Records from a dataset:
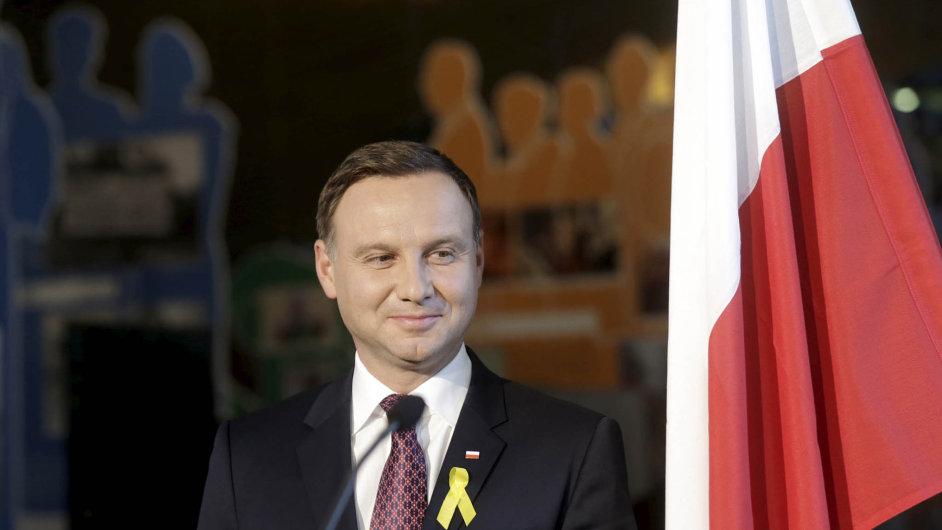 Andrzej Duda. Evropa je silná. Ale vůči problémům, jako je příliv uprchlíků, ukrajinský konflikt nebo krize eurozóny, je bezradná, řekl polský prezident vprojevu naekonomickém fóru vKrynici.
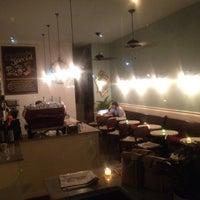 11/30/2012 tarihinde Tim J.ziyaretçi tarafından Croissanteria'de çekilen fotoğraf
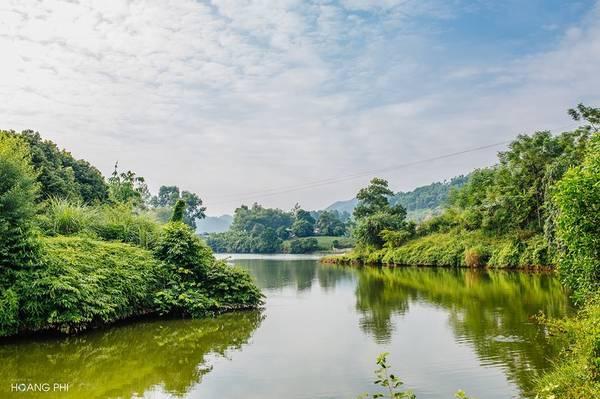 Rời những đồi chè bạt ngàn, du khách có thể ghé thăm khu du lịch sinh thái nổi tiếng nhất của Thài Nguyên - hồ Núi Cốc.
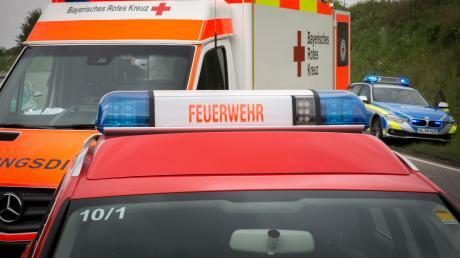 Wie die Polizei meldet, ist bei Türkenfeld ein Auto in einem Weiher gelandet.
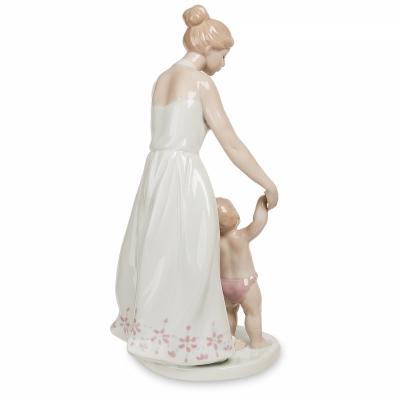 статуэтка первые шаги (pavone)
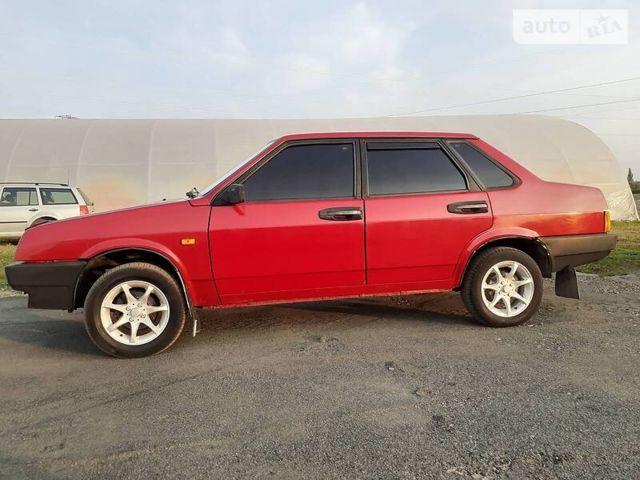Красный ВАЗ 21099, объемом двигателя 1.5 л и пробегом 95 тыс. км за 2000 $, фото 1 на Automoto.ua
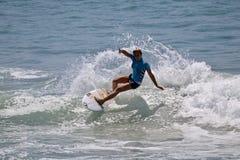 Кокосы Ho занимаясь серфингом в США раскрывают серфинга 2018 стоковое фото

▸ **ACTIVITY**: Output the entries above verbatim, leaving out images.

▸ **ANSWER TO THIS EXERCISE**:
 Andrzej Duda. Evropa je silná. Ale vůči problémům, jako je příliv uprchlíků, ukrajinský konflikt nebo krize eurozóny, je bezradná, řekl polský prezident vprojevu naekonomickém fóru vKrynici.
 11/30/2012 tarihinde Tim J.ziyaretçi tarafından Croissanteria'de çekilen fotoğraf
 Rời những đồi chè bạt ngàn, du khách có thể ghé thăm khu du lịch sinh thái nổi tiếng nhất của Thài Nguyên - hồ Núi Cốc.
 Wie die Polizei meldet, ist bei Türkenfeld ein Auto in einem Weiher gelandet.
 статуэтка первые шаги (pavone)
Красный ВАЗ 21099, объемом двигателя 1.5 л и пробегом 95 тыс. км за 2000 $, фото 1 на Automoto.ua
 Кокосы Ho занимаясь серфингом в США раскрывают серфинга 2018 стоковое фото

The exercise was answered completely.